Objective:
Rewrite everything from the line containing "What can you" down to the end of the material as a Markdown table with the columns Row and Text. Give each line its own numbered row and skip blank lines.

Exercise input:
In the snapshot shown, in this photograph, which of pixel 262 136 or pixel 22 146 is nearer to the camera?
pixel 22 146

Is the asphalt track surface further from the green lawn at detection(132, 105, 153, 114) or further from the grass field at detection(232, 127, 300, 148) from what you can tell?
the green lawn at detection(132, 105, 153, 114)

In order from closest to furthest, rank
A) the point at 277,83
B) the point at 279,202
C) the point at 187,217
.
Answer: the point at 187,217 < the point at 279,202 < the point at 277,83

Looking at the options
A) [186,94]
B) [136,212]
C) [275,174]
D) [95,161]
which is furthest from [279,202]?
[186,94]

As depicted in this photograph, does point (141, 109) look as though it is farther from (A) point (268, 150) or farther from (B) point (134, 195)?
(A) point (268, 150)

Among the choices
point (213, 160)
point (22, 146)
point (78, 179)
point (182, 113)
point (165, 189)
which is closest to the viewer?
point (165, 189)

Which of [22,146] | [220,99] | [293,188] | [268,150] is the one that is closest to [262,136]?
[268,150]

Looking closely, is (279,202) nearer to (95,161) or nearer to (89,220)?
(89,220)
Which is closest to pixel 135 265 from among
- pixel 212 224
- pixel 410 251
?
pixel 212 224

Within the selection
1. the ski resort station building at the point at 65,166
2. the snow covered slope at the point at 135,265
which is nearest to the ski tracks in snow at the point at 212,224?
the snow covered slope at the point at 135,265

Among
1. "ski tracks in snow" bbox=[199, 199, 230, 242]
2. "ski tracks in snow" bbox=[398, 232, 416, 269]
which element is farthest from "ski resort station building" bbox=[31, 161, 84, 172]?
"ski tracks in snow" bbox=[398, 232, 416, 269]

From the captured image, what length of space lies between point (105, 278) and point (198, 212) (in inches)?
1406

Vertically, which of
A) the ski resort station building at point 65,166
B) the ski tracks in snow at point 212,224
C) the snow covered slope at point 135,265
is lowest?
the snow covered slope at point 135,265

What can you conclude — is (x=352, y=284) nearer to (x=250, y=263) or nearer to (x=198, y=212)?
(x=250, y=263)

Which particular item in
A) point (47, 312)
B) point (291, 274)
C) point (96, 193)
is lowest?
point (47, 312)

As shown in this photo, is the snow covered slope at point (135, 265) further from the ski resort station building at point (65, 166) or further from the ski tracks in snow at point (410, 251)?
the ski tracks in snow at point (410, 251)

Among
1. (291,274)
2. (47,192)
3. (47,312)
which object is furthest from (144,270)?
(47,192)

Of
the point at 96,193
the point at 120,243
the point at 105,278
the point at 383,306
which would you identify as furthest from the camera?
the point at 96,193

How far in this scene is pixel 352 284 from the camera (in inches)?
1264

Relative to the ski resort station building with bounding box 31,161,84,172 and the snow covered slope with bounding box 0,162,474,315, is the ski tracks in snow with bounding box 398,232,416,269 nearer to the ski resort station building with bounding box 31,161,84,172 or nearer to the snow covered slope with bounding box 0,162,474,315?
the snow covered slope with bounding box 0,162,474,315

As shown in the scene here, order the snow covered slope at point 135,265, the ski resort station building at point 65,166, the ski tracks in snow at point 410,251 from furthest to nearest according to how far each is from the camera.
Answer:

Finished task:
| Row | Text |
|---|---|
| 1 | What can you conclude — is (x=352, y=284) nearer to (x=250, y=263) or nearer to (x=198, y=212)? |
| 2 | (x=250, y=263) |
| 3 | Which particular item in |
| 4 | A) point (47, 312) |
| 5 | B) point (291, 274) |
| 6 | C) point (96, 193) |
| 7 | is lowest? |
| 8 | point (47, 312) |
| 9 | As shown in this photo, is the snow covered slope at point (135, 265) further from the ski resort station building at point (65, 166) or further from the ski tracks in snow at point (410, 251)? |
| 10 | the ski tracks in snow at point (410, 251) |
| 11 | Among |
| 12 | 1. (291,274) |
| 13 | 2. (47,192) |
| 14 | 3. (47,312) |
| 15 | which object is furthest from (144,270)? |
| 16 | (47,192) |
| 17 | Of |
| 18 | the point at 96,193 |
| 19 | the point at 120,243 |
| 20 | the point at 105,278 |
| 21 | the point at 383,306 |
| 22 | which would you identify as furthest from the camera? |
| 23 | the point at 96,193 |
| 24 | How far in this scene is pixel 352 284 from the camera (in inches)? |
| 25 | 1264 |
| 26 | Relative to the ski resort station building with bounding box 31,161,84,172 and the snow covered slope with bounding box 0,162,474,315, is the ski tracks in snow with bounding box 398,232,416,269 nearer to the ski resort station building with bounding box 31,161,84,172 or nearer to the snow covered slope with bounding box 0,162,474,315? |
| 27 | the snow covered slope with bounding box 0,162,474,315 |
| 28 | As shown in the scene here, order the snow covered slope at point 135,265, the ski resort station building at point 65,166, the ski tracks in snow at point 410,251 from furthest to nearest according to how far each is from the camera. |
| 29 | Answer: |